When the Cold War ended, the Warsaw Pact dissolved. NATO did not; instead, it expanded eastward to include former Warsaw Pact members and SSRs until today it borders Russia. Russia resistance to this is inevitably denounced in the West as “Russian aggression.” Hence the tension in Ukraine today. You’re not personally responsible for all of this of course. But you are deeply implicated in what seems to me a gratuitously provocative, indeed imperialistic, foreign policy.

Two old friends could amicably agree disagree on that, as I disagree with virtually all my liberal friends.

But your loyalty to the Clintons has apparently extended to involvement in generating the Russiagate narrative, which has exacerbated tensions between Russia and the USA and spread paranoia in the Democratic establishment and mainstream media. I am always disturbed by the hypocrisy of Americans who complain about foreign meddling in our elections, when the USA is the undisputed champ in that event. Indeed, we go beyond meddling (Yeltsin’s reelection in 1996) to actual coups, not to mention regime-change wars.

My concern about this has come to a head with the recent revelation of your complicity in the dissemination of the Steele dossier, whose subsource, Igor Danchenko, was a Russian national employed by Brookings.

I don’t know which is worse: that you and your colleagues at Brookings believed the dossier’s unfounded claims, or that you didn’t but found it politically useful in the attempt to subvert the Trump campaign and delegitimize his election. I suspect the latter. But doesn’t this implicate you in the creation of a powerful Russophobic narrative in contemporary American politics that has demonized Putin and needlessly ramped up tension between two nuclear powers?

A lifelong Democrat who voted for Bill twice and Hillary once, I am no fan of Trump or of Putin. But Russiagate has served as a distraction from Hillary’s responsibility for her catastrophic defeat and from the real weaknesses of the neoliberal Democratic Party, with its welfare “reform,” crime bill, and abandonment of its traditional working-class base.

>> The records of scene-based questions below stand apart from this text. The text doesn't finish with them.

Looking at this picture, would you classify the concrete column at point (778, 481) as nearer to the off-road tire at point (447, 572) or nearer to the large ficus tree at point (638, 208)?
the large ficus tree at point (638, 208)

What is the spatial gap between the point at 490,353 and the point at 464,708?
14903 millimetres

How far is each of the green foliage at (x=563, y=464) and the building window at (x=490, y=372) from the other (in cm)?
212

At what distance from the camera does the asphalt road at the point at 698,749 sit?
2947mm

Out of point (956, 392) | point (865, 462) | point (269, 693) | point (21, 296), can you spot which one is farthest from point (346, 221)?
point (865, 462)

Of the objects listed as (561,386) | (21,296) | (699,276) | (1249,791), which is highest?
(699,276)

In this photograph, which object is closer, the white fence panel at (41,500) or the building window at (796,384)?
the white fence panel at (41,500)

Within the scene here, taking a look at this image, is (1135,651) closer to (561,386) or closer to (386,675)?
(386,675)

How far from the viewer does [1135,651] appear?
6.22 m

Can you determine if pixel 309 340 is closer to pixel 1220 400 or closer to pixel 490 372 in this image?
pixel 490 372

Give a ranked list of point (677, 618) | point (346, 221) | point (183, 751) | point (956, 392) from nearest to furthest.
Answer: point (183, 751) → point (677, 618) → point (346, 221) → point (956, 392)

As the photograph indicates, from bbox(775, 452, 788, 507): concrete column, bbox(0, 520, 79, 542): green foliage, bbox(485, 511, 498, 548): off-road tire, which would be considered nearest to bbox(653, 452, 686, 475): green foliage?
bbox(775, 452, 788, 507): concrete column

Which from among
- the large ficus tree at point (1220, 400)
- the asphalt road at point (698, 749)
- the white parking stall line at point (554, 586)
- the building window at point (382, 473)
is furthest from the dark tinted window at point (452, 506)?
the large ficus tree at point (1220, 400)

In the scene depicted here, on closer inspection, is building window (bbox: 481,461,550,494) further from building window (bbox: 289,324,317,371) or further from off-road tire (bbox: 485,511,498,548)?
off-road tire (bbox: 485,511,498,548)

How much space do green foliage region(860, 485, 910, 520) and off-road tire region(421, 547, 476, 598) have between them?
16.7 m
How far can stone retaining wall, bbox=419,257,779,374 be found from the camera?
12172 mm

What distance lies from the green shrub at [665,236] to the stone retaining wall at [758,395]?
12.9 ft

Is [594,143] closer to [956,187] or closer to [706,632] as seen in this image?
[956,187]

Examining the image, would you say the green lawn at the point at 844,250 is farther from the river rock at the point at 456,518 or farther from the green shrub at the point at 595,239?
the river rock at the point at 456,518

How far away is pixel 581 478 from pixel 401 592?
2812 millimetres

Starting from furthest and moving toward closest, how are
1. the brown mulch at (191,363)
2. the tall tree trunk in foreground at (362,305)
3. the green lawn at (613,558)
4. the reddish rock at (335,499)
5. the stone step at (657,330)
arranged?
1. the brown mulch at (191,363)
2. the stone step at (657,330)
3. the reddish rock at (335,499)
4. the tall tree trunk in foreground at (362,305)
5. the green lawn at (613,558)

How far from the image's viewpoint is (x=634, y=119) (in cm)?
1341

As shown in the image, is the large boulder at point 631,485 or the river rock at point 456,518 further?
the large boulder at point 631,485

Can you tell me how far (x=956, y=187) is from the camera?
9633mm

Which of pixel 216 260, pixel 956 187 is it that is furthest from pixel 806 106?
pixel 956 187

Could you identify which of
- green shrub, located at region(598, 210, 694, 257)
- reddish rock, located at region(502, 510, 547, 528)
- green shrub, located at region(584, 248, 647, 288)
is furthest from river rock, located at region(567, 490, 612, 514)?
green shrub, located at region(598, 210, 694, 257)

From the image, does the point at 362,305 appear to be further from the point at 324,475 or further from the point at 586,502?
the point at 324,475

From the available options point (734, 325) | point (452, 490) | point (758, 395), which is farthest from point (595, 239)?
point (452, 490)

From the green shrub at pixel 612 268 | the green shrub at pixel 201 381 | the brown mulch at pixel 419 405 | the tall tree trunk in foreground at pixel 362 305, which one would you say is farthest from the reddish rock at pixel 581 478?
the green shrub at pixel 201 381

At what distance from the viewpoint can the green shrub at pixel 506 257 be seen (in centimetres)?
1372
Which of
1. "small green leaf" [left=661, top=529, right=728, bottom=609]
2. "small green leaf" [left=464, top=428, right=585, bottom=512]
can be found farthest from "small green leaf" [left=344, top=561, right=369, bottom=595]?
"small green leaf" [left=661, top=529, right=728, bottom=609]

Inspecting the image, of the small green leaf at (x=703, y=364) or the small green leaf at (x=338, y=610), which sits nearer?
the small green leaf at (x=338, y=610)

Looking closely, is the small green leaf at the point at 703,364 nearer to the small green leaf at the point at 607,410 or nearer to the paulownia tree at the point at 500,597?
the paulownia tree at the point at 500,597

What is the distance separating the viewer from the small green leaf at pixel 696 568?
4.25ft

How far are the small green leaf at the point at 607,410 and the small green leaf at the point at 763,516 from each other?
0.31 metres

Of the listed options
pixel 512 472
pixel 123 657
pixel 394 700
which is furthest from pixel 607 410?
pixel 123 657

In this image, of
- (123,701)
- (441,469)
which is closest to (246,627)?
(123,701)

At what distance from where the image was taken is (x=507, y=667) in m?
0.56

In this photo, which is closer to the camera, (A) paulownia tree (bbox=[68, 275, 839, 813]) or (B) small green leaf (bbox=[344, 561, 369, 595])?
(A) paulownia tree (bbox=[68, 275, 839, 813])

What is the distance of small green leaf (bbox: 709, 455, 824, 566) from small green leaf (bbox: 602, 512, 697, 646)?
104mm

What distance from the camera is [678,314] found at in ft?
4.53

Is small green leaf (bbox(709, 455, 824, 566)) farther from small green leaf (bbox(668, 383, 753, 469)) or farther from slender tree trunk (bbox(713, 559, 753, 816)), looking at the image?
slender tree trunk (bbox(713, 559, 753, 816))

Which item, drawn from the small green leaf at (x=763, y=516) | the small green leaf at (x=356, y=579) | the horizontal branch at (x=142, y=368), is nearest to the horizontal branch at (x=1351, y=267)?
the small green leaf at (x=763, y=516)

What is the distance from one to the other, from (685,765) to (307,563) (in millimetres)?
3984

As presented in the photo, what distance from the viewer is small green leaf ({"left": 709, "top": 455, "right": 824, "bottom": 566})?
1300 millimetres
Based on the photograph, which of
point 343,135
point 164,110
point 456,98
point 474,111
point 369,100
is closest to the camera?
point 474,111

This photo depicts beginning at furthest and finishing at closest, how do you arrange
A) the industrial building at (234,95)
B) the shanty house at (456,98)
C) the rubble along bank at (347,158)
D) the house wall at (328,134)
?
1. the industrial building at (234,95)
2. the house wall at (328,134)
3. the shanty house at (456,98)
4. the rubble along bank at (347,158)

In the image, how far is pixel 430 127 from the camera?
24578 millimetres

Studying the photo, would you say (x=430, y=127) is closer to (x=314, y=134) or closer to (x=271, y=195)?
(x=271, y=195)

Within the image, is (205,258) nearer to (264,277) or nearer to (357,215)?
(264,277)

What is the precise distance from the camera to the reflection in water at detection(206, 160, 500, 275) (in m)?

Moreover, in and of itself, the Russiagate story represents what Matt Taibbi has called this generation’s WMD media scandal. The narrative, challenged from the beginning by a few intrepid independent journalists like Glenn Greenwald, Matt Taibbi, and Aaron Maté, and the Veteran Intelligence Professionals for Sanity, is now being further undermined by the declassification of documents by the Senate. If, as I have recently read, you were active in disseminating the Steele dossier, you have contributed to the mainstream media’s gaslighting of the American public—liberals, at least (like most of my friends). Ironically, then, you have given credence to Trump’s often, but not always, false charge: “Fake News.” Once described as a Russophile, you now seem complicit in the creation of a nation-wide paranoid and hysterical Russophobia and neo-McCarthyism.

Say it ain’t so, Strobe!

So long, old friend,

Tom Couser

Tom Couser is a professor emeritus of English at Hofstra University.